→ Work to complete:
Repeat the ink jet printing text below word for word, in full.
-- Start Text provided --
23. A method of ink jet printing comprising:
providing a substrate comprising an ink receptor layer derived from an aqueous emulsion or dispersion selected from the group comprising
a) a urethane acrylic copolymer optionally blended with a polyurethane polymer,
b) a blend of at least one polyurethane polymer and at least one acrylic polymer,
c) a blend of at least two polyurethane polymers,
and mixtures thereof,
wherein the ink receptive layer is substantially free of filler; and
ink jet printing a non-aqueous piezo ink composition on said ink receptive layer.
 Examples 1-4 and 6 as follows comprise coating compositions and thus ink receptive layers comprising a blend of a polyurethane polymer and an acrylic resin. In Examples 1-3 and 6 the coated polymeric sheet is ink-jet printed with a solvent based ink, whereas in Example 4 a radiation curable ink is employed. Examples 5 and 7-9 exemplify coating compositions comprising a urethane acrylic copolymer. In Examples 5 and 8, the base polymer consists of solely the urethane acrylic copolymer alone, in Examples 7 the urethane acrylic copolymer is blended with an acrylic polymer and in Example 9 the urethane acrylic copolymer is blended with a polyurethane polymer. Example 10 exemplifies an ink jet receptive coating comprising a blend of polyurethanes
 A dispersion mixture was made by adding water (54 g) to isopropyl alcohol (30 g) and mixing. Then the NEOREZ R960 aqueous polyurethane dispersion (10 g) and the NEOCRYL A-612 aqueous acrylic polymer dispersion (5 g) were added to the water-alcohol mixture with stirring to give a dispersion mixture.
-- End Text provided --
-- Start Listing --
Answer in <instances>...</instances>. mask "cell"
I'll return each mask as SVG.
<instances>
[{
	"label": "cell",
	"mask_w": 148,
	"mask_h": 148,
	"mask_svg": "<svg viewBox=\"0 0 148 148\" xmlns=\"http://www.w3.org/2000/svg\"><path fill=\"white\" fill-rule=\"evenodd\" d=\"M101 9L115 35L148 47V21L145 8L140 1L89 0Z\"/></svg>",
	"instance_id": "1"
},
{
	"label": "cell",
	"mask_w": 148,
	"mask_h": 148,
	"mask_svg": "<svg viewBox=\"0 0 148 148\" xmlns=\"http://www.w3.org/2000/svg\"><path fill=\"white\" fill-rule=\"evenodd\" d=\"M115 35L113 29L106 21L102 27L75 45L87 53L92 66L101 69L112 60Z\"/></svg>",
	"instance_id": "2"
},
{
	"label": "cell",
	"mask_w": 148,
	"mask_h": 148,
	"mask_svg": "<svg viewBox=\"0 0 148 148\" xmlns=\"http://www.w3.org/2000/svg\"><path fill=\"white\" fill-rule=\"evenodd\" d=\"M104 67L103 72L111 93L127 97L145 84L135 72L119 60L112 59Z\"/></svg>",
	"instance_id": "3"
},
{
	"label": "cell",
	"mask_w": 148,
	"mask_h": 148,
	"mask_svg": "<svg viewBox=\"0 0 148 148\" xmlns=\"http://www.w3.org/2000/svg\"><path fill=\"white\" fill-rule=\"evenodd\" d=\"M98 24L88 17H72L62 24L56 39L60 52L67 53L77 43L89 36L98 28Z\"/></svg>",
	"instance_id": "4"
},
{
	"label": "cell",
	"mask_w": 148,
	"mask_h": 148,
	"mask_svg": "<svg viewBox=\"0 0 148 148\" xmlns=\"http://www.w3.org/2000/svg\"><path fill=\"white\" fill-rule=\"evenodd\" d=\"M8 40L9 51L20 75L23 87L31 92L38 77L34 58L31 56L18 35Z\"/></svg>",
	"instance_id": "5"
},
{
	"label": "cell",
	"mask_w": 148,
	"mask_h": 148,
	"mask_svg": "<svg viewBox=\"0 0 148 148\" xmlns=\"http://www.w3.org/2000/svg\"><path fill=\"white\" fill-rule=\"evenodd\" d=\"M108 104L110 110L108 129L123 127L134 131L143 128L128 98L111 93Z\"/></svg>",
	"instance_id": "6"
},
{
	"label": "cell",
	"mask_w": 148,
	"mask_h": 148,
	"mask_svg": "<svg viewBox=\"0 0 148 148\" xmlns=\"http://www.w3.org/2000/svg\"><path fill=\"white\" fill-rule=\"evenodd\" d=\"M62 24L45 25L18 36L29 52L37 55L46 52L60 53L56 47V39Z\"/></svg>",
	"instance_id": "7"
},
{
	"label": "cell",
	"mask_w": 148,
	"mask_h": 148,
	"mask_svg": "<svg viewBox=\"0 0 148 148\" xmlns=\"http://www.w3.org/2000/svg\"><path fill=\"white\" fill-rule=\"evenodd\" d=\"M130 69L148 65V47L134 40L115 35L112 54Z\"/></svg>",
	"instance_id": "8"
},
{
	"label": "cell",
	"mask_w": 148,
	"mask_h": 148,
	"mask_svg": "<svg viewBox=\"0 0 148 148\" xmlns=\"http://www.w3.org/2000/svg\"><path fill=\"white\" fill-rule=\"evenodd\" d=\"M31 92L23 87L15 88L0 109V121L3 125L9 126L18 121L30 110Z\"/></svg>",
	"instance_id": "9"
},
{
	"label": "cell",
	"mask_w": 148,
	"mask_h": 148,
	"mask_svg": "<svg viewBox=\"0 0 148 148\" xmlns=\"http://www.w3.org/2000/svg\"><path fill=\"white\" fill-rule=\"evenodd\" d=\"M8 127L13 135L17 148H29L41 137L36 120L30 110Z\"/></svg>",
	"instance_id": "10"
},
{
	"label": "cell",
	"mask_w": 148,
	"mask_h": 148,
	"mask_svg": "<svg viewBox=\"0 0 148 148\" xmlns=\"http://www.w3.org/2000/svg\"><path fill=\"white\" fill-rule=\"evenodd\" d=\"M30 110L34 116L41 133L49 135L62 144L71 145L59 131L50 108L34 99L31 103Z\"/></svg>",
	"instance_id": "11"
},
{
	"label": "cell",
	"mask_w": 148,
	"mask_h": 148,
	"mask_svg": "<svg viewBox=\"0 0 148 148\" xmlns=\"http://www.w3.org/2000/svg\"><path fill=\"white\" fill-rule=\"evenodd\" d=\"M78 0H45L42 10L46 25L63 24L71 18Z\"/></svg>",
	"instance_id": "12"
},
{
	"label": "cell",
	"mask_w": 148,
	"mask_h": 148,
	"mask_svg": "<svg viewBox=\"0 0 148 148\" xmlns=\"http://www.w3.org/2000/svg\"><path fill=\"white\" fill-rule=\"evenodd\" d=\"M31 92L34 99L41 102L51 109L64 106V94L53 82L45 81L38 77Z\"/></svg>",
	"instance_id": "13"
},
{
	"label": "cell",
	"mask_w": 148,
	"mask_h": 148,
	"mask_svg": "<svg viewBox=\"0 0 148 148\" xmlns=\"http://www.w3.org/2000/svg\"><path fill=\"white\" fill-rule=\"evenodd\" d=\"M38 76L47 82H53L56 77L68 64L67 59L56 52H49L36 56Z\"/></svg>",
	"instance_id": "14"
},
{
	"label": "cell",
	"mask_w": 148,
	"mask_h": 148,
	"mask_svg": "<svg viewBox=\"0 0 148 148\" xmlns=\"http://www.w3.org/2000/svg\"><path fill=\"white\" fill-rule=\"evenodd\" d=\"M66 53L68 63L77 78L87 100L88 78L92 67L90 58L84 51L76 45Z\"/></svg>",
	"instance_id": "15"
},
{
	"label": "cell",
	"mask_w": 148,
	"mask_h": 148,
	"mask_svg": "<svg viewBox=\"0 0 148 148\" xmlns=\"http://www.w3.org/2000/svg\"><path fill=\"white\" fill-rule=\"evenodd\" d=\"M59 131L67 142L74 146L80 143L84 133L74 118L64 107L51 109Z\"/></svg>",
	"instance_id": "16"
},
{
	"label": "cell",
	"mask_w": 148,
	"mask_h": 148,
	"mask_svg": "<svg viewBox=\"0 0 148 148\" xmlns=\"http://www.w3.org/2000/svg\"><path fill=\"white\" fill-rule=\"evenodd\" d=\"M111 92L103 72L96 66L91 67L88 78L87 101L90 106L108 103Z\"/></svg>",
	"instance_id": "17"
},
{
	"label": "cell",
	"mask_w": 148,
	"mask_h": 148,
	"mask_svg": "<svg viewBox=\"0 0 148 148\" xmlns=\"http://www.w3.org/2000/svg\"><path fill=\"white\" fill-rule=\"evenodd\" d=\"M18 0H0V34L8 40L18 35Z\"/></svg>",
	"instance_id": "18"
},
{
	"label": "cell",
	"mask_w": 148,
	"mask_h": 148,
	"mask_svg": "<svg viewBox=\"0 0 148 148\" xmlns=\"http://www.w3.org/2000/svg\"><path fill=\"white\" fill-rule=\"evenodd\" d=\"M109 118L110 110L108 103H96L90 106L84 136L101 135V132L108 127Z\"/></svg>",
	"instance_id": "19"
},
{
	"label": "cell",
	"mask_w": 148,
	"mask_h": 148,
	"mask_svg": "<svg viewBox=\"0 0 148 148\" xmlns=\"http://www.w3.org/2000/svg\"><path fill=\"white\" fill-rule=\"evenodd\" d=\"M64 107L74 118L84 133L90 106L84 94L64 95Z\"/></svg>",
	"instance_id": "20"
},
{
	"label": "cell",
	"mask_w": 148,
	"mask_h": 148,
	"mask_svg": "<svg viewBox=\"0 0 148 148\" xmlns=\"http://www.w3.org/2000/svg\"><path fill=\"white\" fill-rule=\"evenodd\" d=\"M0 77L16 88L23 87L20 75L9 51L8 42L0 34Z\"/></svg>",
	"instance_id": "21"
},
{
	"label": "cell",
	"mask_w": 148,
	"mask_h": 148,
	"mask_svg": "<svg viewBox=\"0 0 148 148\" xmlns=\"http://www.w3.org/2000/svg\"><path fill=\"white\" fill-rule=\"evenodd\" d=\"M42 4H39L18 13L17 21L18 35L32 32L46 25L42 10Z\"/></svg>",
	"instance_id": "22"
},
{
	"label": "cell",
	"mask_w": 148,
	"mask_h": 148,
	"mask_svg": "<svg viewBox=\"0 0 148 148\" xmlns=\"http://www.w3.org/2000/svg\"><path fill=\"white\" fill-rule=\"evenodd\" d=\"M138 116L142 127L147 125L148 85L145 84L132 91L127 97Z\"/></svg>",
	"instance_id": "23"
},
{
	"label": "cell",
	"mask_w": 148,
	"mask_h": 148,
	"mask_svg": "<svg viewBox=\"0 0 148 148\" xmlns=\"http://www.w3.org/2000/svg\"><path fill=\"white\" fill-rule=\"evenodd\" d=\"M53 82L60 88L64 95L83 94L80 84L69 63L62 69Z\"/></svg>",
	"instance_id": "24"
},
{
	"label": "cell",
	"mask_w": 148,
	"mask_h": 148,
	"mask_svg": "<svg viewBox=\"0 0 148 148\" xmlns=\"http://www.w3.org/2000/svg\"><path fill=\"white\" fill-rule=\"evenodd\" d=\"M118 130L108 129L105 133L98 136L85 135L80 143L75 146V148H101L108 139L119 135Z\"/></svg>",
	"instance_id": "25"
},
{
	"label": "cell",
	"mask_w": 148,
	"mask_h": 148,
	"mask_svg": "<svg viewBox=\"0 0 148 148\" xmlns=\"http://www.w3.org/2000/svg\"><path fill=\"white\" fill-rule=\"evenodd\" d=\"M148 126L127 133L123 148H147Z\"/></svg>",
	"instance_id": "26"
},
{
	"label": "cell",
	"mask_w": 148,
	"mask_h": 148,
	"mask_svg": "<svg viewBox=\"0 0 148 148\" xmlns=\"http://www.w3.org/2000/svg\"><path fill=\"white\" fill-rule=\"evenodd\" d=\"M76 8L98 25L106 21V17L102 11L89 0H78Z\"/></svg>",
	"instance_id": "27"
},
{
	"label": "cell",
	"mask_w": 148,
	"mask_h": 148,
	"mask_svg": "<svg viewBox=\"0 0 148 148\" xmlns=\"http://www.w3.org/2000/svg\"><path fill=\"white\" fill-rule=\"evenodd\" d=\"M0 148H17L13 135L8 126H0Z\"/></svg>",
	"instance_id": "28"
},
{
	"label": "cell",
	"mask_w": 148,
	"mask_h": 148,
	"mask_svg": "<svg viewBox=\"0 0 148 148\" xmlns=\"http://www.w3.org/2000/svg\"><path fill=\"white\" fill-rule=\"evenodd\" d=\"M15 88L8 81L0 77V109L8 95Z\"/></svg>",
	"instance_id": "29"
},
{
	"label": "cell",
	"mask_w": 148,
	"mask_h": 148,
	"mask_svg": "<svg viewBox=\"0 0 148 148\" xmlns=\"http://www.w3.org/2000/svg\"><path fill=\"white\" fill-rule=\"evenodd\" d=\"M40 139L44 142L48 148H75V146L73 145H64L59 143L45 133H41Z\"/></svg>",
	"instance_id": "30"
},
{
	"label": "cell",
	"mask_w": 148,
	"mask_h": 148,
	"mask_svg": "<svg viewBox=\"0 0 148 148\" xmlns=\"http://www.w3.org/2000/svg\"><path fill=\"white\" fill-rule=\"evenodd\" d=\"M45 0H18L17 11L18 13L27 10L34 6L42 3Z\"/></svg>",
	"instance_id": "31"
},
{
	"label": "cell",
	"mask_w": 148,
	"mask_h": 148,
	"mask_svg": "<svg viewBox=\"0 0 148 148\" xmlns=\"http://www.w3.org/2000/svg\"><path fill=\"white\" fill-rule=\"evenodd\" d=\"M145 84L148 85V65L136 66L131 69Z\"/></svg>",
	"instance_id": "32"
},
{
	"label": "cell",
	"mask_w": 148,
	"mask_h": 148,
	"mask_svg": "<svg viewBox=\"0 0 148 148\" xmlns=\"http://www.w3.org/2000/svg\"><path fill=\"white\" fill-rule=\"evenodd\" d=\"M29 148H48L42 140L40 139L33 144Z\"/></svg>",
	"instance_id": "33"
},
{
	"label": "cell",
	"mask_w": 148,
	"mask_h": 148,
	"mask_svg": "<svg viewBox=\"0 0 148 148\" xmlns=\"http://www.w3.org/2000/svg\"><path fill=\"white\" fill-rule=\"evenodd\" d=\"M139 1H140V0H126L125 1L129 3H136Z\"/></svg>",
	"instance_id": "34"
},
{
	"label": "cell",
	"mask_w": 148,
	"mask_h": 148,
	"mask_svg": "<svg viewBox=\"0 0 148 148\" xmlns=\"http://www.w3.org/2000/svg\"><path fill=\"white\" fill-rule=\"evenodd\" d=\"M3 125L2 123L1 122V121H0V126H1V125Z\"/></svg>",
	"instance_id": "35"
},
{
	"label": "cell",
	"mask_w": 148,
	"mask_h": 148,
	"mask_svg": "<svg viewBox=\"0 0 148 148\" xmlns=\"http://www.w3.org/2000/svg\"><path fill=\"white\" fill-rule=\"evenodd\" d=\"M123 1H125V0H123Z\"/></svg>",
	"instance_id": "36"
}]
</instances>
-- End Listing --
→ Written response:
23. A method of ink jet printing comprising:
providing a substrate comprising an ink receptor layer derived from an aqueous emulsion or dispersion selected from the group comprising
a) a urethane acrylic copolymer optionally blended with a polyurethane polymer,
b) a blend of at least one polyurethane polymer and at least one acrylic polymer,
c) a blend of at least two polyurethane polymers,
and mixtures thereof,
wherein the ink receptive layer is substantially free of filler; and
ink jet printing a non-aqueous piezo ink composition on said ink receptive layer.
 Examples 1-4 and 6 as follows comprise coating compositions and thus ink receptive layers comprising a blend of a polyurethane polymer and an acrylic resin. In Examples 1-3 and 6 the coated polymeric sheet is ink-jet printed with a solvent based ink, whereas in Example 4 a radiation curable ink is employed. Examples 5 and 7-9 exemplify coating compositions comprising a urethane acrylic copolymer. In Examples 5 and 8, the base polymer consists of solely the urethane acrylic copolymer alone, in Examples 7 the urethane acrylic copolymer is blended with an acrylic polymer and in Example 9 the urethane acrylic copolymer is blended with a polyurethane polymer. Example 10 exemplifies an ink jet receptive coating comprising a blend of polyurethanes
 A dispersion mixture was made by adding water (54 g) to isopropyl alcohol (30 g) and mixing. Then the NEOREZ R960 aqueous polyurethane dispersion (10 g) and the NEOCRYL A-612 aqueous acrylic polymer dispersion (5 g) were added to the water-alcohol mixture with stirring to give a dispersion mixture.